Saturday, 24 February 2007

Pretty polly oh my

As the sun rises and the aircraft curfew lifts, the soundtrack for Tupper mansions these airless and densely humid summer dawns has been a cacophony of shrill and penetrating bird calls. No delightfully hearty mocking cackle from the kookaburra or the beautiful song of the magpie for this inner city aviary, no siree, it's haven to the cooing vibrato of those dirty pigeons and the irritating chatter of the Indian mynah.

One morning as i lay twitching and sticky under my crumpled and twisted bedclothes, forlornly determining whose call was whose, my ears cocked upon hearing a new call that was intriguing in its dissatisfaction, half-heartedness and complete flatness, was it a bird or just Pauline Fowler risen and doing a spot of ghost hectoring.

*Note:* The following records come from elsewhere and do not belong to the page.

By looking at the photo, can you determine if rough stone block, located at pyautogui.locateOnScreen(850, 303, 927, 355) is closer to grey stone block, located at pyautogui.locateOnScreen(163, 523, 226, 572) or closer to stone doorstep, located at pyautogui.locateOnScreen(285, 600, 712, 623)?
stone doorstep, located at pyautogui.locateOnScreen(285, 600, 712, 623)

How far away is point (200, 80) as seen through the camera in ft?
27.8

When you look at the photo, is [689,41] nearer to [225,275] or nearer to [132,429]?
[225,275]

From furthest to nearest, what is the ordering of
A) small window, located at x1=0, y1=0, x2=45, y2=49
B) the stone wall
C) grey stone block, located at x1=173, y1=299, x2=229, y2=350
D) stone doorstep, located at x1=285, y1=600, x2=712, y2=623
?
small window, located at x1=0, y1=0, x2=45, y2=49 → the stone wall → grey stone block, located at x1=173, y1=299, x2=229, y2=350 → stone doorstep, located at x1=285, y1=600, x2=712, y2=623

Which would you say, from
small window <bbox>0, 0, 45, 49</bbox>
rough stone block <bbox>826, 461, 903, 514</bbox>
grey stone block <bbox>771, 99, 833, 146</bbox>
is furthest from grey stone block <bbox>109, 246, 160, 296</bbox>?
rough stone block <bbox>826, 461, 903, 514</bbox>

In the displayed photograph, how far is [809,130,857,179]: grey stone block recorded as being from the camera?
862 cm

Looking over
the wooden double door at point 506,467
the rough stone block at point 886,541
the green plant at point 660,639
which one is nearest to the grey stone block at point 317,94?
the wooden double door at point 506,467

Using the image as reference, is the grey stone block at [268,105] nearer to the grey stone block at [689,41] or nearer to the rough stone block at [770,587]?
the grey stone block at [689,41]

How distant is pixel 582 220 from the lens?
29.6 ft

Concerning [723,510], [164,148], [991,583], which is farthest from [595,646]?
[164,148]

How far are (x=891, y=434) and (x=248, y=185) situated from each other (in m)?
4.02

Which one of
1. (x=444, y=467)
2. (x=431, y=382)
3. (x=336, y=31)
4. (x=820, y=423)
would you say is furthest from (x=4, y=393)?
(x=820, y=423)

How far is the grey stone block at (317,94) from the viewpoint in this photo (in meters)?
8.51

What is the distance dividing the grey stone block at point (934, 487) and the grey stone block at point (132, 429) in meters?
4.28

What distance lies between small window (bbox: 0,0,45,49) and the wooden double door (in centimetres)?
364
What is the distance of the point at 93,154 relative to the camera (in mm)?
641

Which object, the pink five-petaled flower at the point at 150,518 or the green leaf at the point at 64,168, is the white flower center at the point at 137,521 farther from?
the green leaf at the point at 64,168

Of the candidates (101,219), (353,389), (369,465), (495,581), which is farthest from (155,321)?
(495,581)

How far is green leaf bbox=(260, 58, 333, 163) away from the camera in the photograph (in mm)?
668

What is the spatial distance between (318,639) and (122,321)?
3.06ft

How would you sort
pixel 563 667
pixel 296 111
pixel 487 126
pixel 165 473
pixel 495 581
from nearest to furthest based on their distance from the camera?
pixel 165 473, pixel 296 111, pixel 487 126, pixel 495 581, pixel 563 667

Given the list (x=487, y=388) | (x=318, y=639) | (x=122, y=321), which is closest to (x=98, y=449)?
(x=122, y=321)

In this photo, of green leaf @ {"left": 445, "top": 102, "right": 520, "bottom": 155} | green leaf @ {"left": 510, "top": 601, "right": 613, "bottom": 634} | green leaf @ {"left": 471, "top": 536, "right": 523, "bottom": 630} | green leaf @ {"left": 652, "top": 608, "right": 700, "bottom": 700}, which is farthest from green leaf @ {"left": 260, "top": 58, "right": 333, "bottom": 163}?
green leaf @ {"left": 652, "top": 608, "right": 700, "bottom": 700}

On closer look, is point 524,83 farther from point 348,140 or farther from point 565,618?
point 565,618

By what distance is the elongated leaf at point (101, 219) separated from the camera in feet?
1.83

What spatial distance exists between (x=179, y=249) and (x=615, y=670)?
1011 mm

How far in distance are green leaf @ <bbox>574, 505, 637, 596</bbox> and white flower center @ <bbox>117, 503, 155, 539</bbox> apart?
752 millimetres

I could not fathom what it could be. All i could picture was a Sid and Marty Kroft creation of a bird with a great long bugle for a beak or perhaps it was a Boogaloo, they are in the air and everywhere after all. I then thought of Sigmund and the Seamonsters and the actor who was in that and who had earlier played Jody in Family Affair, murmured "oh, Mr French" and rolled over to fall into slumber and dream of Uncle Brian Keith astride a dinosaur, with a beautiful array of kaleidoscopic reflections rotating in the dream's opening credits.

Back to the call of the wild.

The bird's call had me puzzled for a couple of weeks and i finally discovered its owner while I was walking along the street, ears at attention. On hearing the sound, for which i had developed a strange affection, I reacted as though some regressed memory had been triggered and my left shoulder had a spasm attack. I looked up into the bright blue sky and saw that the screech came from a sulphur-crested cockatoo flying above me.

I was surprised. This handsome specimen has really lost out big time in the quality of its call. I had assumed its call would be the same as the black cockatoo which you generally only see in the country. The black cockato is a magnificently handsome creature with a corresponding cry - foreboding, gutteral and powerful. The black cockatoo uttering this cry while swooping over the trees with its enormous black wings spread wide is an audiovisual spectacular.

Closest you'll get to seeing a winged monkey and the closest NSR will venture into reflections on the animal kingdom.

2 comments:

David said...

http://rubystreet.blogspot.com/2007/02/boobook.html Your inner Tippi Hedren should be afraid.

Mistress Bel said...

the postings' having a similar time and day is quite the cowinkydink or should my inner helen reddy be afraid? It is amazing to see an owl at anytime let alone in the city whereas sulphur-crested cockies have been pretty common in the city for over 10 years. Owls are good luck.